In fact, I now realize this might explain a lot of behaviors that people who are mentally ill actually engage in.
I hope you wouldn’t think someone is mentally ill who engages in such often…as that would suggest more that 75% of the population is mentally ill. Possible though…depends on who and how is defined “mentally ill”
I sincerely apologize, but I really don’t understand what either of you are getting at. Will you please try to explain further. Or maybe we should go back to the OP. What did you mean by it, dc3?
That is true. There are a lot of situations in which people might overcompensate but not be mentally ill. In awkward social situations, for instance, or as I pointed out when your drunk (especially around someone whose sober). You really tend to see it a lot with people who are stoned trying to pretend they’re not.

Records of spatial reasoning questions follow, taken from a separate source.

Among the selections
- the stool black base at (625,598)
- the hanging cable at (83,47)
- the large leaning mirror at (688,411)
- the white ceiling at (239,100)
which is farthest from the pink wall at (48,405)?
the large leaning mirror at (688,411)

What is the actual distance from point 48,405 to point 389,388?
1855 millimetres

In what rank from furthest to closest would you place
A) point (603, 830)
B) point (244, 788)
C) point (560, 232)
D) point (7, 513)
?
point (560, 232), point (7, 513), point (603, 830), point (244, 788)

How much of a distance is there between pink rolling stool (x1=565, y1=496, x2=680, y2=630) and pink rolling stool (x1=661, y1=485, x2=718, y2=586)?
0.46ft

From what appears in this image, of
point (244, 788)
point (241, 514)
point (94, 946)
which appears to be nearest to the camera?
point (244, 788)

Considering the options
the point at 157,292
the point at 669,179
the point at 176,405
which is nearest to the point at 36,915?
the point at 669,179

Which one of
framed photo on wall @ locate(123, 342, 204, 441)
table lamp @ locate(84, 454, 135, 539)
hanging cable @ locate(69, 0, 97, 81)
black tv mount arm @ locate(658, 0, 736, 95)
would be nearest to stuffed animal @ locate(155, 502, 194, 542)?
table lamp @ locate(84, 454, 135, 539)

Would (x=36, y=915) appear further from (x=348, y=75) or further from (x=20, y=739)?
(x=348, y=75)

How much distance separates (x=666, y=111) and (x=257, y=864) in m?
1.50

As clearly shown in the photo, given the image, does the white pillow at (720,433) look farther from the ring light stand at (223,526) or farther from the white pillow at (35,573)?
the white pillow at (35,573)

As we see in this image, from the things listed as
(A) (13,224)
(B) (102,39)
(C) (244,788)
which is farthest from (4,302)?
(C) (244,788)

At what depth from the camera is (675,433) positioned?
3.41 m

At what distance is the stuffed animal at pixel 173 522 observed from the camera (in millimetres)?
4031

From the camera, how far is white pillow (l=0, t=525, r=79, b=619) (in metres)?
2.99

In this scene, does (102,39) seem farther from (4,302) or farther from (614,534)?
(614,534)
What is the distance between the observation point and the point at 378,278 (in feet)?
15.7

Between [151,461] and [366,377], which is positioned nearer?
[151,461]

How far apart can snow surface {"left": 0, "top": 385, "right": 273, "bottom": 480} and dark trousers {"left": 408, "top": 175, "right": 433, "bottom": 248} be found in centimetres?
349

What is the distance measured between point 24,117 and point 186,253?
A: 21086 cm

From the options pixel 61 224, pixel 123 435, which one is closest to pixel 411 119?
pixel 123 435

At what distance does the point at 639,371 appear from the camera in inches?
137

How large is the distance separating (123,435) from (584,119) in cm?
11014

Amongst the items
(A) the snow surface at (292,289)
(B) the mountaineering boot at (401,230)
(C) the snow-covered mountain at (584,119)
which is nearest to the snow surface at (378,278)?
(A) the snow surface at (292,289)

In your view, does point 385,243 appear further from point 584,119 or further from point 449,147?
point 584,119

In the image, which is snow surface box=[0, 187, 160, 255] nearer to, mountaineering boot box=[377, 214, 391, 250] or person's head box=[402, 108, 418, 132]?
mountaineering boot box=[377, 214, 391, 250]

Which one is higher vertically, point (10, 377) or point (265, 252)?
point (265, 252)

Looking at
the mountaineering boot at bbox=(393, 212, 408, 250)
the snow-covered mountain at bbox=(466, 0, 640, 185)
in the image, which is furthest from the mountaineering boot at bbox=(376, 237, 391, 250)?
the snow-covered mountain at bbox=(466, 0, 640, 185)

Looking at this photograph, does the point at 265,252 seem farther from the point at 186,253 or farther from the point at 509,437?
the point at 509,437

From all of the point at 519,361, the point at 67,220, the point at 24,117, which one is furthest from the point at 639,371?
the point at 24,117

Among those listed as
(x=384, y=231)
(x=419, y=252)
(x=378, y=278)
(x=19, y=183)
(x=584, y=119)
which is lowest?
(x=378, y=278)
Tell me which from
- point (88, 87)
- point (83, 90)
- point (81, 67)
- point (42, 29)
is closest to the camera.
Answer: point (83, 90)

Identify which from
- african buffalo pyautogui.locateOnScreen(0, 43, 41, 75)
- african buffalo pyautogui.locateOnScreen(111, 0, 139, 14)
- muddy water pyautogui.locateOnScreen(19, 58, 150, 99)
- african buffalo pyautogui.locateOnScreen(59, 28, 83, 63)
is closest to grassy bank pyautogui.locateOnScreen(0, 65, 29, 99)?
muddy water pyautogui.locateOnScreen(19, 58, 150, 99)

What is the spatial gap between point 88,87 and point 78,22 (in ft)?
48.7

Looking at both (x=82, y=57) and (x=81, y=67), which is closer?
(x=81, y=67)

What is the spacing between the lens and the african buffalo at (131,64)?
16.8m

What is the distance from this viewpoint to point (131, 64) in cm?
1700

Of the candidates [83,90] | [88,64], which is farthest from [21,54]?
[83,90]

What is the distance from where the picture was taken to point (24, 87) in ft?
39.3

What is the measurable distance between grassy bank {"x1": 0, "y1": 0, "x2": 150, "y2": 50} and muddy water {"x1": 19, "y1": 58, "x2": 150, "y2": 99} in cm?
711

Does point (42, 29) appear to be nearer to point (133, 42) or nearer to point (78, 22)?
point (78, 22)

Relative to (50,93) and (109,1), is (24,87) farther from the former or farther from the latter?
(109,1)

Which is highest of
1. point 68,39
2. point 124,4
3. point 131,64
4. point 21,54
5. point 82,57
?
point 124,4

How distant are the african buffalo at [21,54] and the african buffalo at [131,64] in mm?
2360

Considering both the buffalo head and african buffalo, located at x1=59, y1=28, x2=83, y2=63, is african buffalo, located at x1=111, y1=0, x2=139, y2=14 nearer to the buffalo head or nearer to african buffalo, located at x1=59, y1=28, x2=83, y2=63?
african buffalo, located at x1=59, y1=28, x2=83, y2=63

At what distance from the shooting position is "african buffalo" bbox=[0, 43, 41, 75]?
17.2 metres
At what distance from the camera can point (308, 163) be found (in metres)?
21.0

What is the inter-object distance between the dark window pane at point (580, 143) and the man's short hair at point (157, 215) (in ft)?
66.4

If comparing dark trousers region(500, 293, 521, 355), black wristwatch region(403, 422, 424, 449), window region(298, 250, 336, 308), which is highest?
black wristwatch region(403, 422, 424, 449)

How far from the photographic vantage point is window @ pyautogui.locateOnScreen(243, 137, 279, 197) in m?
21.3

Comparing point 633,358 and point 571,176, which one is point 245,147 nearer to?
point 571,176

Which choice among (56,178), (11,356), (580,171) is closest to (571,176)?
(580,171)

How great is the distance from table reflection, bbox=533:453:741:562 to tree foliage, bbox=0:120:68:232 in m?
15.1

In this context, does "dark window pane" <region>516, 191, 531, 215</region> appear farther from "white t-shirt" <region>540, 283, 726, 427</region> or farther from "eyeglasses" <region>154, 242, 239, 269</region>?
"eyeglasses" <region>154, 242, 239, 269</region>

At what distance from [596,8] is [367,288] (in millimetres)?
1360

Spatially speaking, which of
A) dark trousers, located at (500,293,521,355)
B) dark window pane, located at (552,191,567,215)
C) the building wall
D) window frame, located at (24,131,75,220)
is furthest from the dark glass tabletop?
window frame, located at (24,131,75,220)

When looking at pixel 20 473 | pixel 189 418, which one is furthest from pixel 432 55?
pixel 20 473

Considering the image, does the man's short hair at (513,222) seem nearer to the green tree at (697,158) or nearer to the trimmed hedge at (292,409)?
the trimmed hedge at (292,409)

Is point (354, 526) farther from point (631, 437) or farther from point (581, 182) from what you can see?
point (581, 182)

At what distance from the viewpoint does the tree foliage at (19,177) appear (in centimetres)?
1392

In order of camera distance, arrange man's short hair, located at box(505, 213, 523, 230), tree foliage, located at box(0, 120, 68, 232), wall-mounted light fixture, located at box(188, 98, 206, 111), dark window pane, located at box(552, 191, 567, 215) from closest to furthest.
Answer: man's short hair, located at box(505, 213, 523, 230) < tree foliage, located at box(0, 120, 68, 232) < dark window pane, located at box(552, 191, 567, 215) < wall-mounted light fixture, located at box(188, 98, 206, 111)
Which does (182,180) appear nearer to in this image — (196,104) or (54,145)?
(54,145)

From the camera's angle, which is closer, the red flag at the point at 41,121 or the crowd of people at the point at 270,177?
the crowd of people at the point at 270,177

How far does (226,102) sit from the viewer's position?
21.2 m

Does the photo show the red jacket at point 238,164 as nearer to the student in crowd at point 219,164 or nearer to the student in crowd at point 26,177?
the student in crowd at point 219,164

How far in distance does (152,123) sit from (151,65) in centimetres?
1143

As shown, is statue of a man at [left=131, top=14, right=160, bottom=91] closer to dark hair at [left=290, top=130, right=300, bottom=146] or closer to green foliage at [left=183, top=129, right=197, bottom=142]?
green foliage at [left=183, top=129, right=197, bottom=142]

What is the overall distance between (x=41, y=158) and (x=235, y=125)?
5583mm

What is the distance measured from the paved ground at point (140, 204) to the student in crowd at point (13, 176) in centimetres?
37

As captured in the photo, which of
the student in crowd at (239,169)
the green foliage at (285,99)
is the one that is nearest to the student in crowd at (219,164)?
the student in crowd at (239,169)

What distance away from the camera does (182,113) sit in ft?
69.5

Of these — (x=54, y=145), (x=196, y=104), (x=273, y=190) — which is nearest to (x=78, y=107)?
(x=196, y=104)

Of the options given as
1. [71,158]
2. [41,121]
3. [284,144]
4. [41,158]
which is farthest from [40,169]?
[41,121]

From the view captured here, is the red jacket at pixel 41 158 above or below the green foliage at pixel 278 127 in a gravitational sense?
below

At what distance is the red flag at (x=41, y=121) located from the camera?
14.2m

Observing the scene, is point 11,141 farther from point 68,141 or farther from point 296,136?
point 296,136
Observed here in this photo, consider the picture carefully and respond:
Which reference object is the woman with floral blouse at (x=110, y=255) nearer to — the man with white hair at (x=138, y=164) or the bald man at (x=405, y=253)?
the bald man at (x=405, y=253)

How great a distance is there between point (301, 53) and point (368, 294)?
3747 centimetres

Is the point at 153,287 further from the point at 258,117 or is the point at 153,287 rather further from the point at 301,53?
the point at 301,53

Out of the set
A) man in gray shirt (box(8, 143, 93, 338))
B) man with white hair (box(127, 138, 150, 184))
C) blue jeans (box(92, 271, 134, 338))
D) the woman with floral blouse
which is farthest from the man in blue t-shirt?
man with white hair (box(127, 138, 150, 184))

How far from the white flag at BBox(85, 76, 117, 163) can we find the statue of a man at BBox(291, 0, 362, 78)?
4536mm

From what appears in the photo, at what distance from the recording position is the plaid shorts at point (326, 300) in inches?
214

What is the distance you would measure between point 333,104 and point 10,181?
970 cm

I think it’s generally the result of self consciousness.
However, in the case of mental illness, there is often excessive self consciousness, therefore, excessive overcompensation. They might be overly nice or agreeable, or sometimes overly socially agressive.
Actually, altered state of mind was brought in as an extreme and more immediate form of the difference of mind that comes from being intellectually curious. But I’ll have to go back through this figure out how we got on the subject of overcompensation.
At this point, all I can say is that overcompensation in this context is what results from trying too hard to seem normal while feeling decidedly abnormal.